Pourquoi intro­duire ce nou­v­el acteur dans le paysage san­i­taire ?
La clin­ique indépen­dante est frag­ile par nature. Par ailleurs, nous con­sta­tons que le mod­èle de développe­ment basé prin­ci­pale­ment sur l’ap­port de cap­i­taux n’est pas entière­ment sat­is­faisant, car il rend le ser­vice de la dette rapi­de­ment insup­port­able, la vente des murs n’é­tant qu’un des symp­tômes de ce phénomène et la qual­ité des soins pour­rait en être, à moyen terme, affec­tée. Dans nos mod­èles d’étab­lisse­ments de san­té privés français, très sur­veil­lés par les autorités de tutelle, il nous sem­ble dif­fi­cile de con­stru­ire durable­ment un groupe sur un ren­de­ment du cap­i­tal à 12, voire 15% par an. Nous risquons de nous retrou­ver dans une con­fig­u­ra­tion fréquente en économie, celle d’une bulle hos­pi­tal­ière… qui peut explos­er. Nous pen­sons que le mod­èle d’en­tre­prise plus clas­sique que nous por­tons, plus lent certes mais majori­taire en France, est pro­tecteur de l’avenir de nos étab­lisse­ments, encore faut-il que nous nous his­sions au niveau de la qual­ité de soin et de ges­tion des meilleurs d’en­tre nous. En sit­u­a­tion de crise, nous pen­sons que l’en­tre­pre­neur pro­prié­taire se défendra avec une belle énergie et notre sol­i­dar­ité de groupe l’aidera. Nous par­i­ons aus­si que notre mod­èle regroupant des indépen­dants sera prob­a­ble­ment bien accep­té par le pou­voir, ses représen­tants en région et par l’As­sur­ance mal­adie.
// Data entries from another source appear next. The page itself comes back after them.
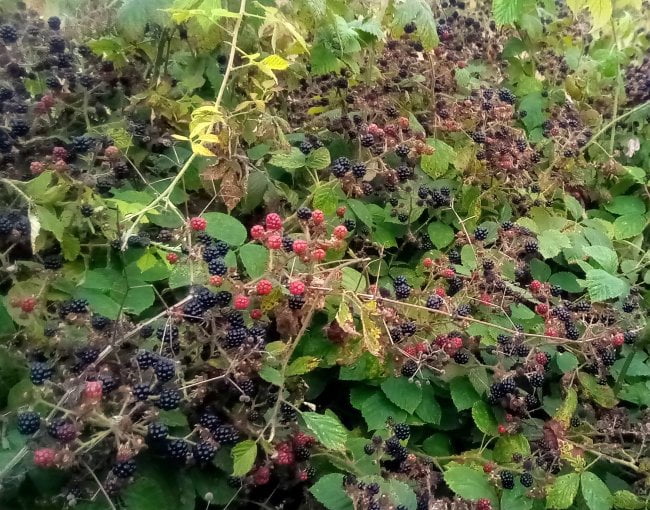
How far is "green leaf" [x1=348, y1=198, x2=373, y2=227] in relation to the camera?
146 centimetres

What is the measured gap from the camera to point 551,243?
1.53 meters

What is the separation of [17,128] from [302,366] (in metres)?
0.82

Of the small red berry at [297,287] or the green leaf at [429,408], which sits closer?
the small red berry at [297,287]

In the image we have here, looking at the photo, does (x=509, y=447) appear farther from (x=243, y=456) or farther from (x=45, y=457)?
(x=45, y=457)

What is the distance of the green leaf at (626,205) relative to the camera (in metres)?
1.85

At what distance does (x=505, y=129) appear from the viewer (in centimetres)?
169

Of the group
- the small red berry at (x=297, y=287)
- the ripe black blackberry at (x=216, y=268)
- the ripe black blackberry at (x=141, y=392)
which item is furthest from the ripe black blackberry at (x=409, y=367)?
the ripe black blackberry at (x=141, y=392)

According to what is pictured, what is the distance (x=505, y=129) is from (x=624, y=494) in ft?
3.24

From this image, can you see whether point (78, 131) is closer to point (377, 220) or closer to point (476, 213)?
point (377, 220)

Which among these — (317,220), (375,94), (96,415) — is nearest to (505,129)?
(375,94)

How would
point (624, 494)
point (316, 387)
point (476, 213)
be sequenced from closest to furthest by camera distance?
point (624, 494), point (316, 387), point (476, 213)

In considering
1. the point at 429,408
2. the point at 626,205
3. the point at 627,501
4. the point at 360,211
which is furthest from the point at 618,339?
the point at 626,205

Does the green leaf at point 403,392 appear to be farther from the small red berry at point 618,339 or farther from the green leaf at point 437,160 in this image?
the green leaf at point 437,160

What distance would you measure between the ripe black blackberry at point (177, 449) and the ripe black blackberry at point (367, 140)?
2.74 ft
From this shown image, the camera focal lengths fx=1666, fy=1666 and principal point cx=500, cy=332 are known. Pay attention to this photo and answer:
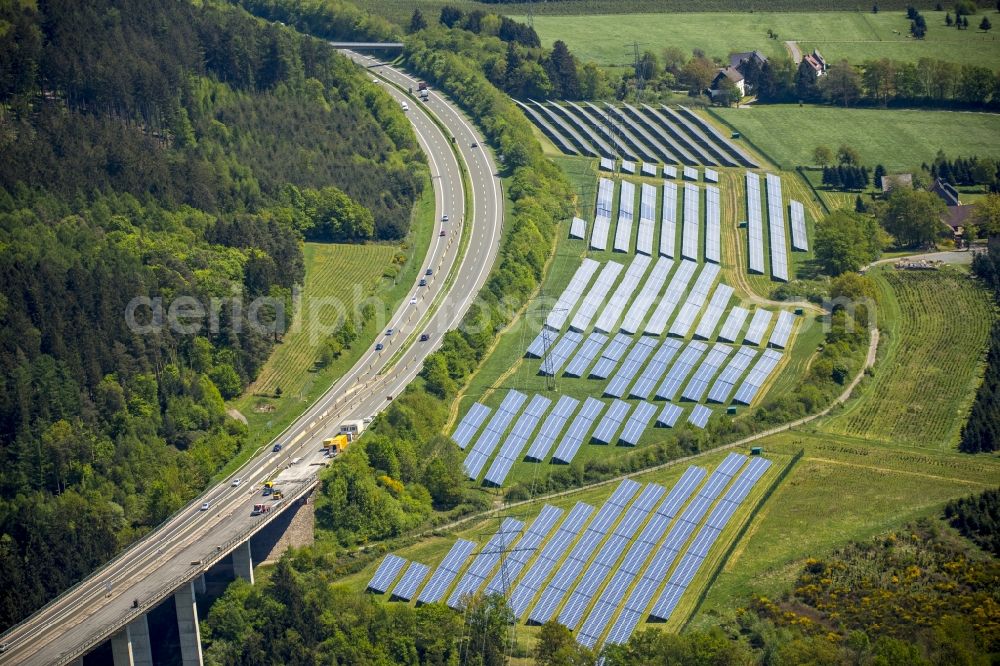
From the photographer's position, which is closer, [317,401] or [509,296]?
[317,401]

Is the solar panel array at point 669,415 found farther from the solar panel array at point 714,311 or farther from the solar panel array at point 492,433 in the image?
the solar panel array at point 714,311

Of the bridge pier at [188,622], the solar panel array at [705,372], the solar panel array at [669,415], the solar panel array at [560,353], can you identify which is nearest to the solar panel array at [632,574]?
the solar panel array at [669,415]

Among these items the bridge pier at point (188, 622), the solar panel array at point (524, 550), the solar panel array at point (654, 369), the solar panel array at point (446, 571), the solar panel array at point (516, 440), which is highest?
the solar panel array at point (654, 369)

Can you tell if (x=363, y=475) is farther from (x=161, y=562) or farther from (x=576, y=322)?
(x=576, y=322)

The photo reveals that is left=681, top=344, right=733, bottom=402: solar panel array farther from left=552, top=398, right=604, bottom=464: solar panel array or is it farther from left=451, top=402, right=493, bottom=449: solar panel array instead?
left=451, top=402, right=493, bottom=449: solar panel array

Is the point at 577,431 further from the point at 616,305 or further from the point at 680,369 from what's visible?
the point at 616,305

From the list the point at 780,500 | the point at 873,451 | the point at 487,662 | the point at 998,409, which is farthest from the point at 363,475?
the point at 998,409

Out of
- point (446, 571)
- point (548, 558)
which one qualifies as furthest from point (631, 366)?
point (446, 571)
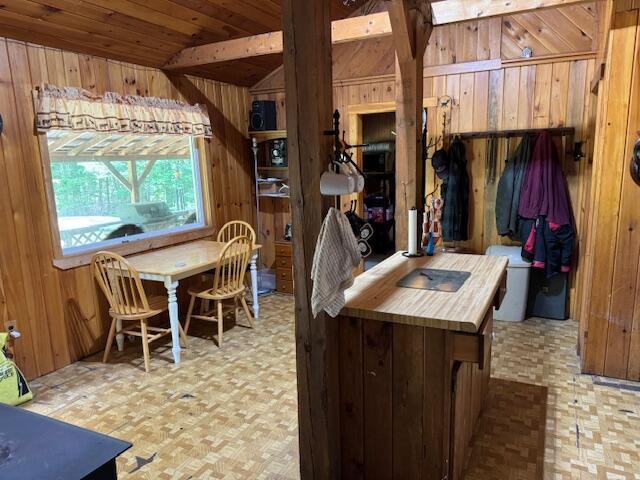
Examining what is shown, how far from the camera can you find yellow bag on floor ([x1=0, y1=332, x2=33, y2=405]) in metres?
2.71

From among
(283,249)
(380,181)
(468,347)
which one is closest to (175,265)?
(283,249)

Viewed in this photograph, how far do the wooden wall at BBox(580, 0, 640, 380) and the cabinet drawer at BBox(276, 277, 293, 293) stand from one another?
9.31 ft

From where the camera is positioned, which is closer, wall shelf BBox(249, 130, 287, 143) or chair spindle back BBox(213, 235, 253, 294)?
chair spindle back BBox(213, 235, 253, 294)

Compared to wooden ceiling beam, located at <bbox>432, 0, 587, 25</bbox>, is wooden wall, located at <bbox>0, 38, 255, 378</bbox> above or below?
below

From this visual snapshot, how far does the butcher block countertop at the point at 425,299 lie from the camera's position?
1.65m

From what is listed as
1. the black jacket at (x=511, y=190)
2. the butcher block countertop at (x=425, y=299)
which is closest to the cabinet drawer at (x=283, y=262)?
the black jacket at (x=511, y=190)

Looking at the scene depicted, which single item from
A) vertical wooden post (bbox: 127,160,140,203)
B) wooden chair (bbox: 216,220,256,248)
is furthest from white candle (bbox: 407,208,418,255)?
vertical wooden post (bbox: 127,160,140,203)

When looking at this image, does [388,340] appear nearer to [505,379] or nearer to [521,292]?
[505,379]

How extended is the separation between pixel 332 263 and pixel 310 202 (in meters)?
Result: 0.23

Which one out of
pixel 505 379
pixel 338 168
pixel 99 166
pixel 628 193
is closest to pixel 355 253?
pixel 338 168

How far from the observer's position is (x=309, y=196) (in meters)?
1.63

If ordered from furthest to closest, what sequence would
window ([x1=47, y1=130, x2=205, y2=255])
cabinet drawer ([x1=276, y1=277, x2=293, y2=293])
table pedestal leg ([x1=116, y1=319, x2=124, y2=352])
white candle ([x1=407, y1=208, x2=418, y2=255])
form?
cabinet drawer ([x1=276, y1=277, x2=293, y2=293]) < table pedestal leg ([x1=116, y1=319, x2=124, y2=352]) < window ([x1=47, y1=130, x2=205, y2=255]) < white candle ([x1=407, y1=208, x2=418, y2=255])

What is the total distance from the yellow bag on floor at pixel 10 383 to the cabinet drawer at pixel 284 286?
260cm

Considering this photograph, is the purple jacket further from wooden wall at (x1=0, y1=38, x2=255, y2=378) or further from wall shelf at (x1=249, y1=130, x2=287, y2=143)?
wooden wall at (x1=0, y1=38, x2=255, y2=378)
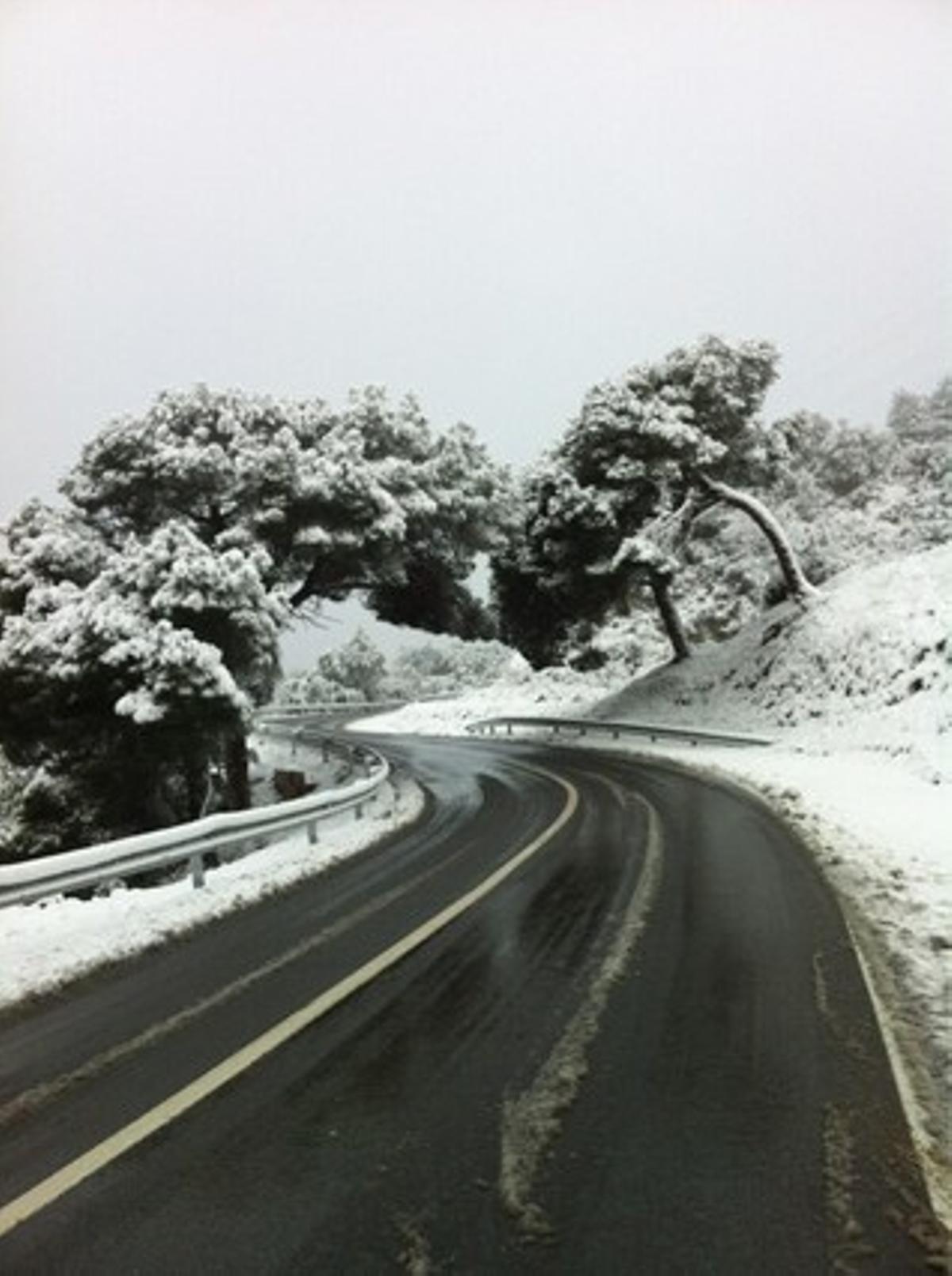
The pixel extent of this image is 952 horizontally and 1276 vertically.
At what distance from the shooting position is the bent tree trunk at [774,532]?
36750 millimetres

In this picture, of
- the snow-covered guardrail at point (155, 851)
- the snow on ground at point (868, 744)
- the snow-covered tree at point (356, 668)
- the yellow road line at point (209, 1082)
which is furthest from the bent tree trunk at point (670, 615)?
the snow-covered tree at point (356, 668)

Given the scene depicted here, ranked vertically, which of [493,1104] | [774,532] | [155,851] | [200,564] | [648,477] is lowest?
[493,1104]

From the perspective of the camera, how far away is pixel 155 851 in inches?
469

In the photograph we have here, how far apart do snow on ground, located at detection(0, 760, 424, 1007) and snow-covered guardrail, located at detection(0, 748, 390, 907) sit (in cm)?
31

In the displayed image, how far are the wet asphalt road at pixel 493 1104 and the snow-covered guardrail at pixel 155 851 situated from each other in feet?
5.25

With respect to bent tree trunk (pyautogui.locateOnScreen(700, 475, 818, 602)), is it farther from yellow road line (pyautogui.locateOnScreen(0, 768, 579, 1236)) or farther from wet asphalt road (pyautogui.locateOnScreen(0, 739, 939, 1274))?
yellow road line (pyautogui.locateOnScreen(0, 768, 579, 1236))

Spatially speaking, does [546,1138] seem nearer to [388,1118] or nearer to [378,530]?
[388,1118]

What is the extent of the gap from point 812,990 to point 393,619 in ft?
94.9

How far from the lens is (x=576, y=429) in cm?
3878

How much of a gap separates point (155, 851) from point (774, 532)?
94.9ft

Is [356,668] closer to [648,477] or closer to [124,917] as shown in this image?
[648,477]

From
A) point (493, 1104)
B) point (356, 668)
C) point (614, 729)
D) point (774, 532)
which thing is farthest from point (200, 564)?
point (356, 668)

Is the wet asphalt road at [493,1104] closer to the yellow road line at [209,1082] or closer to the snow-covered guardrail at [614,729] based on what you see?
the yellow road line at [209,1082]

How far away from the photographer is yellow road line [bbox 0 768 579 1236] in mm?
4344
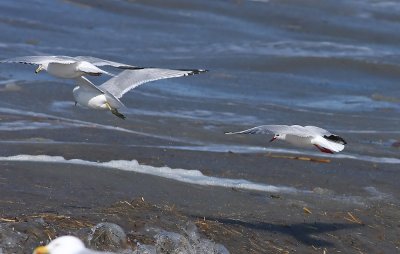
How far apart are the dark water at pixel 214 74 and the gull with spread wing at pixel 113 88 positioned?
1.93 feet

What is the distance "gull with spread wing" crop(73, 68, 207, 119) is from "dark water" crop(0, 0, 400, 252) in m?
0.59

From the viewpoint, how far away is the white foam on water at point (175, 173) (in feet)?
29.2

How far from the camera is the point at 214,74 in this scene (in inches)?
589

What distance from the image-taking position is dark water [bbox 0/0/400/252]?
35.4 ft

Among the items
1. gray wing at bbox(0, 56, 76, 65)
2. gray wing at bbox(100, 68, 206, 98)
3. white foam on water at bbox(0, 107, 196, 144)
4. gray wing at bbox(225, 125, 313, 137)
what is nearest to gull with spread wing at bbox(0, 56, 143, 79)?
gray wing at bbox(0, 56, 76, 65)

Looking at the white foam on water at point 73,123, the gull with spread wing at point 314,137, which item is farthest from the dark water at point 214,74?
the gull with spread wing at point 314,137

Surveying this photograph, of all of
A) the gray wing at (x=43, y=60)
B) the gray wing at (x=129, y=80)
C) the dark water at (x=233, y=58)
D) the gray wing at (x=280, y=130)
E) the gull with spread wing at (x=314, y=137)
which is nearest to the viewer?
the gray wing at (x=280, y=130)

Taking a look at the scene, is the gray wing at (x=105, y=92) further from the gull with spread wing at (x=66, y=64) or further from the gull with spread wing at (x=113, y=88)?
the gull with spread wing at (x=66, y=64)

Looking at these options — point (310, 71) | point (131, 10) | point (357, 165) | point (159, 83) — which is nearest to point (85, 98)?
point (357, 165)

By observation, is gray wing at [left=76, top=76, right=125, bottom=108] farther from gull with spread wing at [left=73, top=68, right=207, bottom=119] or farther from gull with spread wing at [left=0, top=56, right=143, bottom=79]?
gull with spread wing at [left=0, top=56, right=143, bottom=79]

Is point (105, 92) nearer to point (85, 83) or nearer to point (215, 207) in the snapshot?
point (85, 83)

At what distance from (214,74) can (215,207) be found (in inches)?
275

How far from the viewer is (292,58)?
1620 cm

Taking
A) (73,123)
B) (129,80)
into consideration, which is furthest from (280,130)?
(73,123)
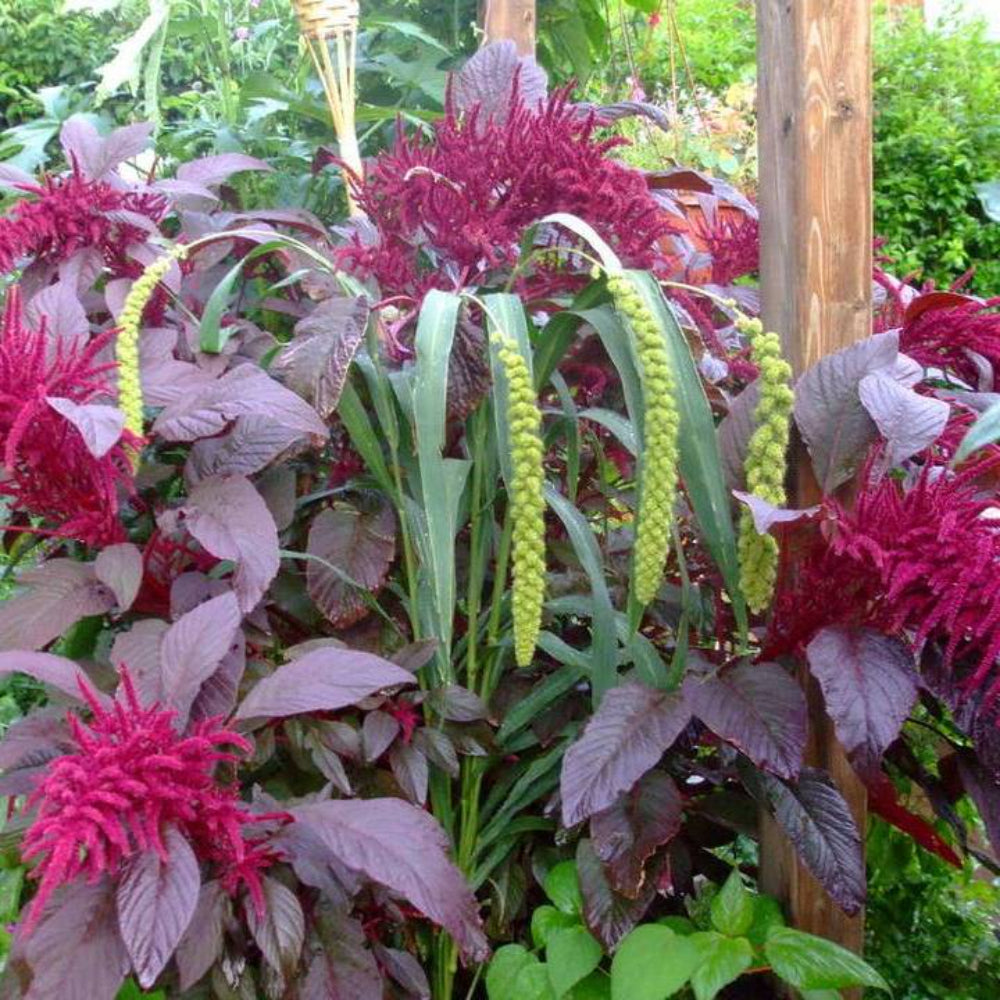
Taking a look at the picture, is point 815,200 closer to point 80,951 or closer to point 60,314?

Dans quelques semaines, nous allons com­mencer à com­mu­ni­quer en direc­tion des clin­iques indépen­dantes pour les inviter à nous rejoin­dre. En ce moment, nous tra­ver­sons une péri­ode de crise pro­fonde et c’est pourquoi je crois qu’il faut miser sur cette sol­i­dar­ité. C’est notre pari sur l’avenir.